Tasks to carry out:
1 - List every email address that appears in the mailing-list message about the CSVW call.
2 - From the mailing-list message, extract everything from "On 10 Sep 2014, at 13:42" down to "yet another one.".

Re: Reflection on the special telco of CSVW

On 10 Sep 2014, at 13:42 , Dan Brickley <danbri@google.com> wrote:

> On 10 September 2014 12:27, Ivan Herman <ivan@w3.org> wrote:
>> 
>> On 10 Sep 2014, at 12:21 , Andy Seaborne <andy@apache.org> wrote:
>> 
>>> One aspect of this choice is whether a transformation of a CSV file to be published on the web so other people (other than the data publisher) run it?  Or is it the input for a toolkit to generate format X and then a file with format X is put on the web?
>>> 
>>> If transforms are published, then there is a requirement for a programming-language, template-language independent solution.  I agree this is more work.
>> 
>> But the point is that such programming languages already exist. Several of them. One could say that we should not define yet another one.
> 
> I have the feeling that we're talking past each other some of the time
> here. Reading Andy here, my first reading was that requiring a
> "template-language independent" template/transform language seemed
> like a contradiction. But I guess the idea is that we want portability
> between specific template/transform software packages / projects. So
> for example, emphatically blessing something as specific as Django
> just wouldn't make sense for W3C, even though we might want to make it
> possible in metadata for the Django-loving subset of the Web community
> to declare associated templates via JSON-LD metadata.
> 
> The {{ mustache }} -based notations seem to be common enough that they
> transcend any particular software project and programming language.
> But there are some {{ }}-based template systems that slip rather
> casually into assuming full Javascript capabilities, which is
> something we ought to be very wary of doing. There is an interesting
> design space between simple variable interpolation vs turing complete.

Available data:
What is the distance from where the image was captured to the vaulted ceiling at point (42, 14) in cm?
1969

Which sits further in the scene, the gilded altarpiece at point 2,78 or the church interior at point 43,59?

Task solutions:
1 -
danbri@google.com
ivan@w3.org
andy@apache.org

2 -
On 10 Sep 2014, at 13:42 , Dan Brickley <danbri@google.com> wrote:

> On 10 September 2014 12:27, Ivan Herman <ivan@w3.org> wrote:
>> 
>> On 10 Sep 2014, at 12:21 , Andy Seaborne <andy@apache.org> wrote:
>> 
>>> One aspect of this choice is whether a transformation of a CSV file to be published on the web so other people (other than the data publisher) run it?  Or is it the input for a toolkit to generate format X and then a file with format X is put on the web?
>>> 
>>> If transforms are published, then there is a requirement for a programming-language, template-language independent solution.  I agree this is more work.
>> 
>> But the point is that such programming languages already exist. Several of them. One could say that we should not define yet another one.